Addressing the controversy meant dedicating a chapter to the film’s sexual politics and the depiction of sexual threat and sexual violence. (“Just the one chapter?” quipped another friend, who was also less than taken with the film.) The movie’s lurid tone and placement of sexual threat as one of several story elements is inarguably filmmaking from a different era, as is a particular element of the filmmaking technique during a scene in which Cady attempts to turn Danielle against her family. Scorsese’s use of female characters to illustrate the toxicity of their male counterparts is more difficult now than at time of release. My commentary on these aspects of the film is inevitably gendered, and readers will decide whether my analysis is successful. Hopefully, I avoided the kind of ethical compromises of which Sam Bowden found himself capable…

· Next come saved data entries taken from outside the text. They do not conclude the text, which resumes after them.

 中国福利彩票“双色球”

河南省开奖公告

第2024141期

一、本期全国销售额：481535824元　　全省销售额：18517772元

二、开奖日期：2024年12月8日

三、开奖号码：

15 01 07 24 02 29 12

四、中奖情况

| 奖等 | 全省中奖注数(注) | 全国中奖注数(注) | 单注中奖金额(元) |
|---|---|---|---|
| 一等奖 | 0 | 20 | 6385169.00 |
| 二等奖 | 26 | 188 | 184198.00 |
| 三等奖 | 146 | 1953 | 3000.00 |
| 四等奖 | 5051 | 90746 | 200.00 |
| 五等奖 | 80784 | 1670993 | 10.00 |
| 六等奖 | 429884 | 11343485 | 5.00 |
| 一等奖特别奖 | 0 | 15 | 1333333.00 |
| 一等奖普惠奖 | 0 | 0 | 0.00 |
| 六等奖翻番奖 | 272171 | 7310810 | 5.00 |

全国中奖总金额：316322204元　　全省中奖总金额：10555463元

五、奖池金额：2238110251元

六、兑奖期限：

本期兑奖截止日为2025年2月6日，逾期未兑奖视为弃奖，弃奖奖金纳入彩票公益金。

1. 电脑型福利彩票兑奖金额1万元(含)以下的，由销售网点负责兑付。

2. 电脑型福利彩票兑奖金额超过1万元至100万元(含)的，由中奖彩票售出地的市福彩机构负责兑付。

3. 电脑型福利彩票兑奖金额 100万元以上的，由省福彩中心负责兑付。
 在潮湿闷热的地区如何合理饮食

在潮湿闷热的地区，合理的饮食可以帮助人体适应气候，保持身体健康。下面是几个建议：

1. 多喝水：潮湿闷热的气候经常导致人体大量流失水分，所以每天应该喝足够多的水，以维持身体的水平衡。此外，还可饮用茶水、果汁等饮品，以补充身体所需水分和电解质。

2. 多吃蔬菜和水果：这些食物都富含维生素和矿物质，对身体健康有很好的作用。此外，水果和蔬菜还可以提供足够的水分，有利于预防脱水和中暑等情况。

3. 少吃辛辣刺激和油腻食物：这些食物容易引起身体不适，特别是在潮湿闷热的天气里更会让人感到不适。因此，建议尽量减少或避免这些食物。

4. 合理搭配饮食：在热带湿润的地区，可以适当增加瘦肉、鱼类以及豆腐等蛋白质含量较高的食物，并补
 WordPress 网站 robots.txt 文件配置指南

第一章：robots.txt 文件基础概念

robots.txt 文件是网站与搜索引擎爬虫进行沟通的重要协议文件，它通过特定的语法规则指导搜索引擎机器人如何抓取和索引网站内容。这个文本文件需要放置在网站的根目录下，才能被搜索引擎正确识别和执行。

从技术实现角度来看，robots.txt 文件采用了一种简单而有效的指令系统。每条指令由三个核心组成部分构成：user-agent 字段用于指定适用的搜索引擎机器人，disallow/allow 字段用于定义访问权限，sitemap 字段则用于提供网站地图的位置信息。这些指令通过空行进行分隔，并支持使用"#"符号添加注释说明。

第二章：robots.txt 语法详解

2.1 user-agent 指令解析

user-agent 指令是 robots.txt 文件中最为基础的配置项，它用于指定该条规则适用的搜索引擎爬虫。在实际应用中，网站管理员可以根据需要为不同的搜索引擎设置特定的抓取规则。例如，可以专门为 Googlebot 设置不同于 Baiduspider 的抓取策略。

Devil’s Advocates titles are amongst my favourite books on cinema, so I felt a weight of responsibility in contributing to the series, particularly as this is my first book, and written to coincide with Cape Fear’s 30th anniversary. But diving deep into the film’s stormy waters also proved something of a sanity saver, researching and writing the first draft from October 2020 to March 2021, a time when we were in and out of (but mainly in) various states of lockdown. Exploring the brilliance and wrestling with the difficulties of Scorsese’s film, along with revisiting his filmography and favourite movies, was a productive and enjoyable way of avoiding the plague.
Now, almost two years after beginning the proposal, the book itself is ready to be published. I hope you enjoy our journey down the Cape Fear river.